[Aavso-photometry] Alternates Photometric Growth curve fitting
Brad Walter
bswalter at hughes.net
Thu Mar 6 17:40:28 EST 2008
When doing (or at least trying to do) millimag time series photometry
(exoplanet light curves, for example), I have been manually picking the
inner-most aperture on every individual image so that my measurement is
always at the same point on the growth curve. This is exceedingly time
consuming and exceptionally tedious. I have tried a "short cut" of analyzing
the images with the smallest FWHM, the median FWHM and the largest FWHM in
the time series; then finding the ratio of the measurement apertures to
FWHMs that accomplishes the following:
1. Puts all three sets of measurements as close as possible to the same
point on the growth curve of the target star measured as a percentage of the
maximum net counts obtained with an aperture that slightly exceeds the
radius needed to reach the second minima inflection point on the horizontal
and vertical line profiles through the centroid of the star;
2. Falls on or near the maximum SNR point on the growth curve of the comp
star;
3. If using ensemble photometry, I will adjust condition in #2 to pick an
aperture that falls near some weighted average of the highest SNR points of
the ensemble stars (usually using a weighting that is the square of the
ratio of each star's best SNR to the best SNR of the "brightest" star, i.e.
the one with the highest overall SNR).
Once I have found these three Aperture to FWHM ratios, I average them and
set the inner apertures for each image in the series at the FWHM (or
weighted average FWHM, in the case of ensemble photometry) times this ratio.

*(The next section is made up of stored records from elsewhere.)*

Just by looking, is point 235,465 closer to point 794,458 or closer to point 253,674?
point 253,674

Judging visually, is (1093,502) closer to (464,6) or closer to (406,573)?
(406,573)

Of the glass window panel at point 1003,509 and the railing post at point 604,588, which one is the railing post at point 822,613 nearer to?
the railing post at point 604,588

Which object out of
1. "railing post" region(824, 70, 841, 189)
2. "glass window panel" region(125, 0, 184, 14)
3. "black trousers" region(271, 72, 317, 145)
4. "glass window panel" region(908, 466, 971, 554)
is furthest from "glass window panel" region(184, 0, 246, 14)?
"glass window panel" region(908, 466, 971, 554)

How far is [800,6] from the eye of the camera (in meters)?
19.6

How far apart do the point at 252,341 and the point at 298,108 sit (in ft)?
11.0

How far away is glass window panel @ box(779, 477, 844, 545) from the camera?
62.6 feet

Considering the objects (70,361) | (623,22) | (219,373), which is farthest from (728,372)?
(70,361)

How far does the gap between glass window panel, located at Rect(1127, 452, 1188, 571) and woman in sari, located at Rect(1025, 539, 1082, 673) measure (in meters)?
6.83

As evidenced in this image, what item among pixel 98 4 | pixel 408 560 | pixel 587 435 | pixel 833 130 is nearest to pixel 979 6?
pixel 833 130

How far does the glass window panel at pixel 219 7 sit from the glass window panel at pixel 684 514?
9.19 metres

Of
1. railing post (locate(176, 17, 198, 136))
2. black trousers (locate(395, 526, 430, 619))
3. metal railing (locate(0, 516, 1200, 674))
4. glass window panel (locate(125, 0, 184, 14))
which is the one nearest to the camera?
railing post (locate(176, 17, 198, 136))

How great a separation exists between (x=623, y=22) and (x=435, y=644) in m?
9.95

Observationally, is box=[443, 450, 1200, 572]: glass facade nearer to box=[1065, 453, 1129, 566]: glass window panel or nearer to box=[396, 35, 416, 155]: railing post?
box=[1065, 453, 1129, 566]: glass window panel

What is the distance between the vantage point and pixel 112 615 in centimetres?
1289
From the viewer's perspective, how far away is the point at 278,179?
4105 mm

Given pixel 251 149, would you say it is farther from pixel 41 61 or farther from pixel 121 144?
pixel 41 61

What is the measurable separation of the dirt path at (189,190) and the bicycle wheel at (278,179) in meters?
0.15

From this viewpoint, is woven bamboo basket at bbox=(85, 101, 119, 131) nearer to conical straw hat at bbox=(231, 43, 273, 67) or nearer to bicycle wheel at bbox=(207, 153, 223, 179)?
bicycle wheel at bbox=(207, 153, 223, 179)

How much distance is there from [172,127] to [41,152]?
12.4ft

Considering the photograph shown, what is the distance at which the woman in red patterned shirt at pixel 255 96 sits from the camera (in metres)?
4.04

This is faster than making growth curves of each image, but it is still
pretty tedious stuff, and I am not convinced it is rigorous. Does anyone
know a faster, less labor intensive method that is rigorous? I would like to
avoid as much of this drudgery as possible, since I am basically lazy, and I
find it hard to carve out the time to do all of the spreadsheet work this
process takes. On the other hand, the process allows you to achieve
precisions of a few millimag standard deviation even with a 10 inch
telescope as long as you have reasonable consistent skies, even when the
seeing isn't great (e.g. 3.5-5.5 arcsec FWHM).